Parmi les producteurs de poudres, on retrouve des joueurs de premier ordre comme AP&C Revêtements et poudres avancées ainsi que Tekna. « D’autres joueurs se joignent régulièrement à l’écosystème québécois qui compte plus de 300 intervenants. L’industrie de la défense du Canada se montre intéressée à créer ses propres pièces dans un proche avenir. Le CQFA travaille à promouvoir la chaîne des valeurs postproduction et la qualité des pièces émanant de la fabrication additive. »
La Feuille de route 2035 de la fabrication additive brosse un portrait de l’écosystème québécois en indiquant que 570 entreprises y sont actives, dont un grand nombre dans la production et l’intégration de matériaux avancés ainsi que le développement d’équipements et de procédés associés. En 2024, le chiffre d’affaires du secteur atteignait 15 milliards de dollars et son nombre d’emplois était de 49 000, dont 65% sont en phase de croissance. De plus, 70% des revenus des entreprises proviennent de l’exportation. La R-D est une activité importante dans 99% des entreprises et 7% de tous les emplois sont consacrés à ce chapitre.
Selon Alexandre Bois-Brochu, ing. PhD, responsable d’axe R&D – fabrication additive et poudres métalliques, de la fabrication additive et de la mise en forme des métaux au Centre de la métallurgie du Québec du Cégep de Trois-Rivières, les nouvelles technologies arrivent sans cesse dans le secteur. « Il existe maintenant des machines pour les polymères et d’autres pour les poudres métalliques, certaines avec des lasers de 100 à 200 watts qui sont aujourd’hui beaucoup plus puissants qu’il y a 8 ou 10 ans. Les fournisseurs offrent des solutions puissantes proposant des technologies comme le LPBF (Laser Power Bed Fusion) pour les métaux. Malgré les avancements des matériaux disponibles, il arrive encore qu’il soit nécessaire de prévoir une quarantaine d’heures pour produire certaines pièces volumineuses et/ou complexes », dit-il.

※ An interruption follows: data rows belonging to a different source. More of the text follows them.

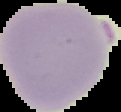 The area outside the segmented cell region is set to black. From a thin blood smear. Image is 121×112 pixels. Result: Plasmodium parasites detected.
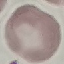
result: no malaria parasites detected
capture: smartphone camera at the microscope eyepiece
preparation: thin blood film
image_type: automatically extracted cell patch, resized to 64 × 64 pixels
stain: Giemsa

Lorsque la taille des pièces le permet, des manufacturiers entasseront plusieurs petites pièces afin d’en fabriquer un plus grand nombre dans une même commande. « Les Chinois ont commencé à travailler avec des machines permettant de fabriquer des pièces de 1.5 m x 1.5 m. Quelle que soit la grandeur des pièces à fabriquer, il faut toujours respecter les normes des matériaux utilisés, comme la Ti6AL4V pour les alliages de titane de grade 5 à 23. Certaines machines sont conçues pour utiliser divers matériaux, mais elles doivent être complètement nettoyées après une commande afin qu’il n’y ait pas de mélange. D’autres machines sont construites pour utiliser un seul alliage en continu », affirme monsieur Bois-Brochu.
Accélérateur technologique de l’Alliance polymère Québec, le Centre d’innovation en plasturgie et matériaux avancés (Le Moule) promeut le développement et la commercialisation de produits innovants en matériaux plastiques et composites. Le Moule accompagne les entreprises et les inventeurs à plusieurs niveaux dans la réalisation de leurs projets. Les équipes du CMQ travaillent sur des alliages et développent des paramètres d’impression par clé DED (Dépôt d’énergie directe – Directed Energy Deposition). Le CMQ élabore des poudres en déterminant leurs caractéristiques et les propriétés des alliages. Ce faisant, il accompagne souvent des clients dans le développement de leurs produits en proposant divers matériaux avancés novateurs. C’est avec ce type de collaboration offert par Le Moule et le CMQ que les matériaux avancés propulsent la fabrication additive au Québec.